La liturgia de hoy nos regala un texto
fascinante y rico en símbolos: la transfiguración de Jesús.
Mateo construye hábilmente el relato
haciendo referencia al capitulo 24 del libro del Éxodo donde se narra la
teofanía del Sinaí. Los paralelos son evidentes: Mateo quiere mostrarnos que
Jesús es el nuevo Moisés.
Los símbolos y las metáforas del relato
son muchas y hablan por sí solas: la luz, el blanco, la voz de cielo, las
carpas, la presencia de los profetas y los íntimos de Jesús.
A partir de todo esto y yendo más allá,
¿qué nos quiere decir y comunicar el relato de la transfiguración?
La palabra misma – transfiguración – resuena en el corazón humano sugiriendo hermosas
realidades y valores: la transparencia, la coherencia, la belleza, la paz, la
luminosidad.
¿Por qué Jesús es una persona transfigurada?
En otras palabras: ¿por qué Jesús era
transparente, coherente, bello, pacifico y luminoso?
La respuesta es tan sencilla como
revolucionaria. Tan simple como profunda.
Jesús
era plenamente humano. Como sintetizó maravillosamente
Leonardo Boff: “Tan humano, solo Dios”.
Traduciendo: solo un Dios podría ser tan plenamente y bellamente humano.
Estamos en el centro y la clave del
cambio de paradigma que se está dando en la conciencia humana y que los
cristianos tenemos concentrado en el Misterio de la Encarnación: Jesucristo es
plenamente y totalmente humano y divino.
El paso decisivo que nos exige este
cambio de paradigma es comprender que la realidad entera, el Universo entero,
es también así. La realidad – como siempre la iglesia supo y la Escritura
anuncia – es cristiforme. Dios creó
en Cristo, con Cristo, por Cristo nos dice la Palabra en varios lugares.
Todo tiene forma de Cristo. Es decir:
todo es divino-humano.
No hay separación entre humanidad y
divinidad. Lo que Jesús es y descubrió en su vida, todos lo somos y todo lo es.
Esto parece – y es – tan increíble y maravilloso que nos cuesta creerlo y
aceptarlo. Por eso en la vida de la iglesia y de los cristianos entró el virus
de la separación y hemos aislado al Maestro de Nazaret en un nicho
inalcanzable. A partir de ahí entró también la creencia en una divinidad
separada. Nos percibimos separados de Dios, entre nosotros, con la creación. La
realidad es que no hay separación y – dicho al pasar –, la física cuántica
confirma admirablemente todo eso: solo hay luz (el símbolo central de la
transfiguración… ¿será casualidad?), solo energía, solo vacío. Luz, energía y
vacío que se condensan y toman formas: todo lo que vemos y experimentamos.
Todo esto ¿qué significa para nuestro
diario vivir?
En palabras de Willigis Jäger: “No es nuestra vida la que vivimos, es la
vida de Dios”.
Es lo que todos los místicos de todas
las tradiciones espirituales vivieron y anunciaron. Los cristianos hemos
perdido el camino místico y nos hemos enfrascado en el callejón sin salida del
rito y la moral. Es hora de volver a Casa. Volviendo a Casa recuperaremos
también un rito y una moral humanizantes.
La transfiguración – y Jesús
transfigurado – sugieren entonces que el camino para encontrarse con Dios y
transparentarlo es el camino de nuestra plena humanización.
Podríamos resumirlo con otra frase: “Cuanto más humanos, más divinos”.

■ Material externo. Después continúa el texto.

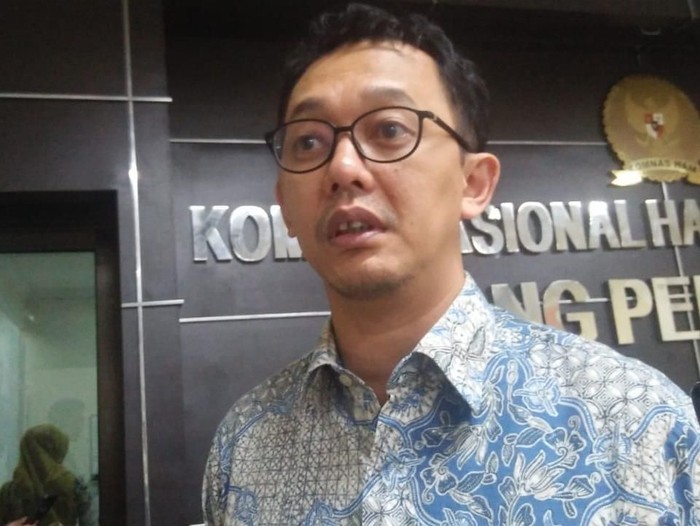 Komisioner Komnas HAM Beka Ulung Hapsara (Foto: Laras Devi/detikcom)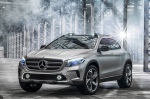 GLA Mercedes Benz 2013 Concept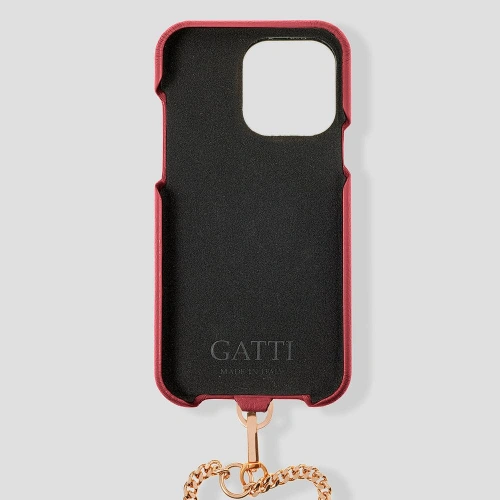 iPhone 16 Crossbody Cardholder Case in Calfskin|Calfskin|Gatti Luxury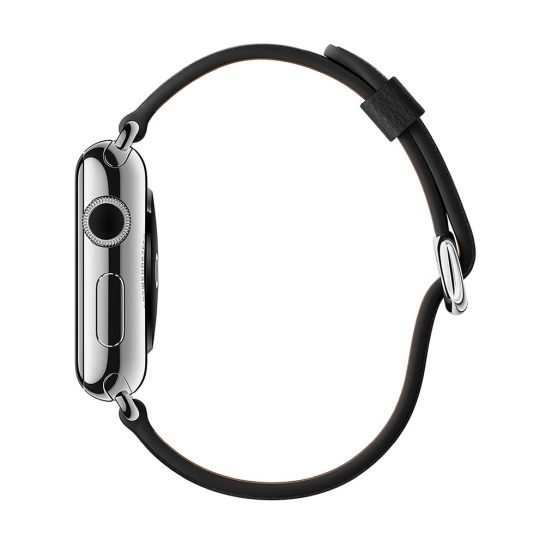 Смарт Часы Apple Watch 42mm Stainless Steel Case with Black Classic Buckle - цена, характеристики, отзывы, рассрочка, фото 2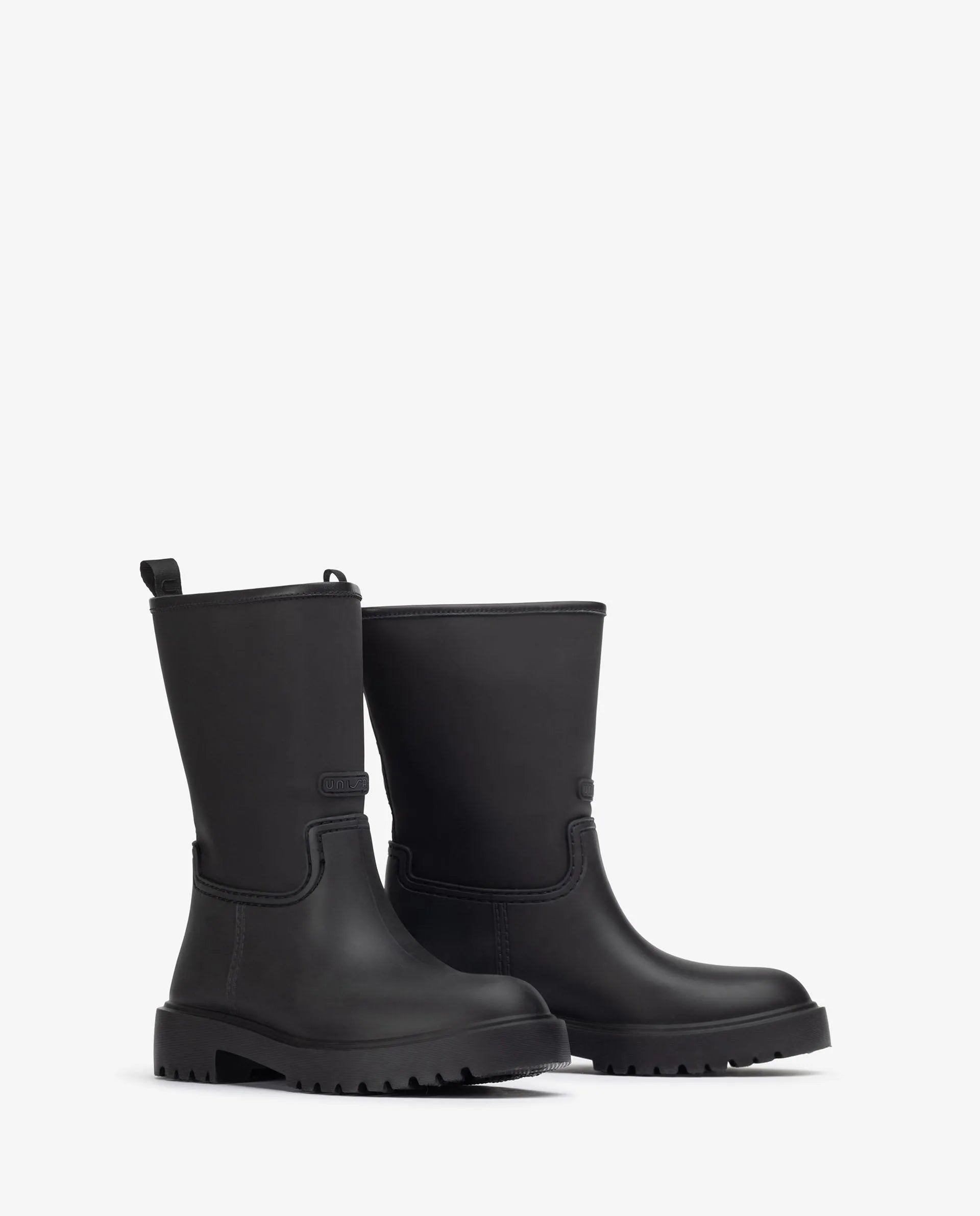 Rubber Boots, Black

Viviendo nuestra humanidad y
desarrollando las potencialidades y dones de cada uno descubriremos ahí mismo
el rostro resplandeciente de lo divino.
Y parte esencial de nuestra humanidad es
lo que llamamos “trascendencia”: no somos los dueños del Ser, somos sus
guardianes.
“Guardianes
del ser”: hermosa expresión que el filósofo alemán Martin Heidegger
reservaba a filósofos y poetas, pero que podemos aplicar a cada persona en
sincera búsqueda de su verdadera identidad.
La trascendencia
indica que hay siempre algo más, que
somos siempre algo más. Que somos,
justamente, un don. El ser nos es regalado.
Vivir a pleno nuestra humanidad es
también – y sobretodo – descubrir eso: el
don del ser. Don del ser: siempre nuevo, siempre más de lo que suponemos o imaginamos.
Descubierto el don será más espontanea y
liberadora la vivencia de los valores que nos hacen plenamente humanos:
solidaridad, justicia, fraternidad, compasión, amor.
En etapas y momentos de la vida tendremos
que empezar a buscar el “don del ser” a partir del esfuerzo por vivir estos
mismos valores humanos.
Pero una vez descubierto la vida se
trasformará en una fiesta y una danza. La danza del Ser que baila en nosotros.